Pero ella sigue aferrada a él. A Maskim. Como si su contacto pudiera salvarla de sí misma.

—¡Maldita sea! —gruño, ahora, con los dedos crispados sobre los brazos del trono—. ¡Lo arruina todo!

Mi voz retumba como un trueno seco. Las sombras se agitan. El aire se espesa. La rabia me sube por la garganta, áspera como ceniza caliente.

—¡No lo entiendes, Katya! —escupo hacia el vacío, como si pudiera oírme—. ¡Tienes el fuego dentro y lo apagas con miedo! ¡Tu carne lo llama, pero tu alma lo detiene! ¡Estás a un suspiro de romperlo… y te aferras a sus alas como una niña temerosa!

Mi cuerpo tiembla. Me hundo en el trono de piedra, jadeando, con la frente perlada de un sudor que no refresca. Un kobold se acerca arrastrando los pies.

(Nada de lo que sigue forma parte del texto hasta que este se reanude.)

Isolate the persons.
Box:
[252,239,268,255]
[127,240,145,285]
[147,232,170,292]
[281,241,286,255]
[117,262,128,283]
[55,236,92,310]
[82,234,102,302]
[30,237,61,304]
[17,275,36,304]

—Amo… fue demasiado esfuerzo. Quizá la muchacha no lo vale…

—¡Silencio! —le atravieso con la mirada, y se retuerce como si lo hubiese golpeado—. ¡Nada estaría ocurriendo si hubieras hecho tu parte! ¡Un segundo más, una imagen más vívida, y habría cedido!

Otro de los siervos se asoma entre los pilares con voz temblorosa.

—Tal vez podamos atraer a Maskim… tenderle una trampa…

Me incorporo con una carcajada seca que me parte la garganta.

—¿Atraerlo? ¿Y qué harías tú con él, engendro torpe? ¿Recitarle versos mientras te tiende la mano? Maskim no es un ángel común. Es filo puro. Y si lo enfrentan, no quedará ni su sombra para lamentarlo. Tiene un poder que ni él conoce, por eso fue elevado a los cielos.

El kobold baja la cabeza. Tiembla. Como debe hacerlo.

Respiro hondo. Me obligo a calmar el temblor en los dedos. El encierro aprieta, me consume, pero no cederé. No cuando estoy tan cerca.

—Tiene una debilidad —musito, y mis palabras caen como veneno dulce—. La bailarina. Ella es la grieta. La puerta. Todo lo que necesito.

Los kobolds aguzan el oído. El aire se llena de una tensión espesa. Esperan. No entienden del todo, pero intuyen que el momento se acerca.

—Si logramos separarlos… solo por un instante… —dejo que la idea se deslice entre nosotros como una serpiente— ella hará el resto. Porque cuando el deseo gobierna, ni el cielo puede cerrar los ojos.

Me dejo caer otra vez en el trono, exhausto, pero hambriento.

—Preparen todo. Maskim recibirá una llamada que no podrá ignorar. Y entonces, mi dulce Katya quedará sola, a nuestra deriva, pero si fallan está vez voy a aplastarlos con mis propias manos, ¿entienden lo que está en juego? —gruño, como una sentencia de su destino, pero sus rostros impasibles y sus poses serviles solo despiertan mis dudas.